Problems:
(1) Write out the passage on the driving appeal between "2.On the 1st" and "by the Appellant.", inclusive.
(2) According to the passage on the driving appeal, how long after the accident did the Appellant surrender to the police?
-- BEGIN Passage provided --
2.On the 1st Charge, he was sentenced to 2 months' imprisonment and fined $2,000; on the 2nd Charge, 2 months' imprisonment and a fine of $2,000. In addition, he was disqualified from driving all classes of vehicles for a period of 12 months. He was fined $1,000 on the 3rd Charge. The sentences of imprisonment on the 1st and 2nd Charges were ordered to run concurrently. Today he appeals against the sentences of imprisonment only.
3.Although the Appellant was charged under section 8 of the Road Traffic Ordinance, Cap. 375, when he should have been charged under section 12(2)(b) of the Road Traffic (Driving Offence Points) Ordinance, Cap. 375, no issue was taken on that error by the Appellant.
4.The Appellant had been disqualified under the points system, from driving all classes of vehicles for 3 months, with effect from 11 November 2002. The disqualification order meant that the Appellant was not covered by third party insurance if driving. The basis of the points offences were Fixed Penalties for failing to comply with road markings and 3 instances of 'driving in excess of speed limit'
Facts
5.The facts were admitted. On 20 January 2003, when the disqualification order was still extant, the Appellant drove his private car, which was involved in an accident with two other vehicles. After the accident, he left his car and the scene. Some twenty minutes later, he surrendered to the police admitting that he was the driver and that he was disqualified from driving. The police checked and discovered the disqualification order.
-- END Passage provided --
-- BEGIN Data --
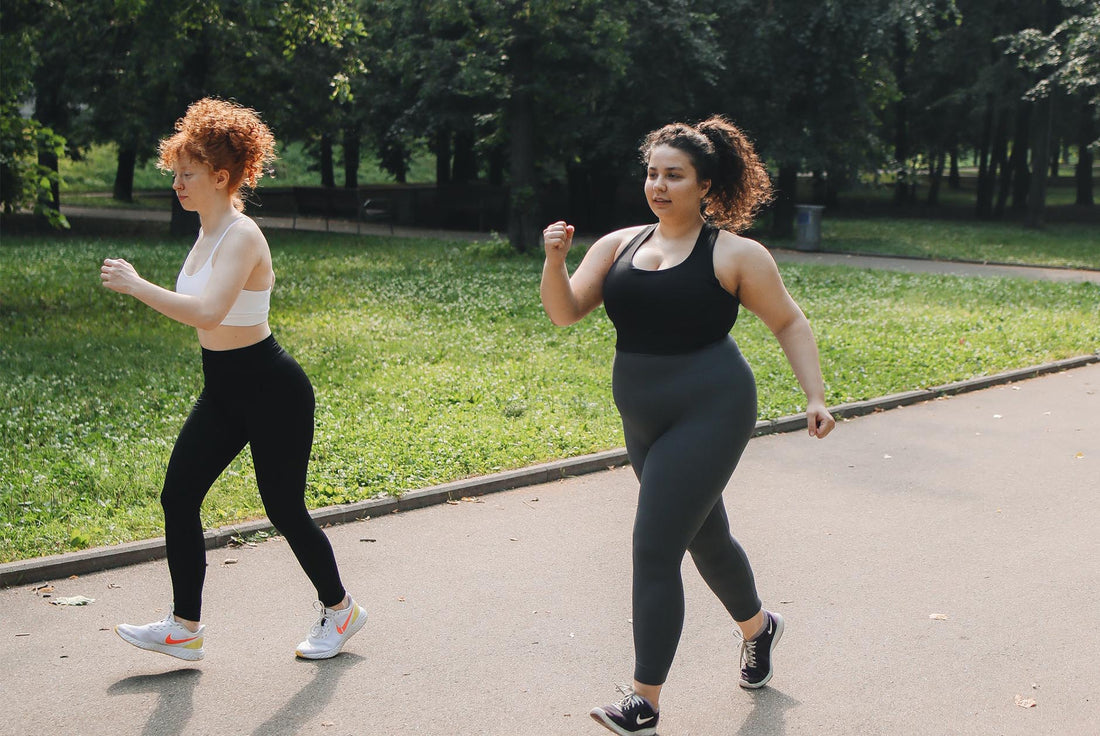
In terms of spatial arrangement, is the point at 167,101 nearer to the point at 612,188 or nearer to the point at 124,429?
-- END Data --
Results for each task:
(1)
2.On the 1st Charge, he was sentenced to 2 months' imprisonment and fined $2,000; on the 2nd Charge, 2 months' imprisonment and a fine of $2,000. In addition, he was disqualified from driving all classes of vehicles for a period of 12 months. He was fined $1,000 on the 3rd Charge. The sentences of imprisonment on the 1st and 2nd Charges were ordered to run concurrently. Today he appeals against the sentences of imprisonment only.
3.Although the Appellant was charged under section 8 of the Road Traffic Ordinance, Cap. 375, when he should have been charged under section 12(2)(b) of the Road Traffic (Driving Offence Points) Ordinance, Cap. 375, no issue was taken on that error by the Appellant.

(2) Some twenty minutes later.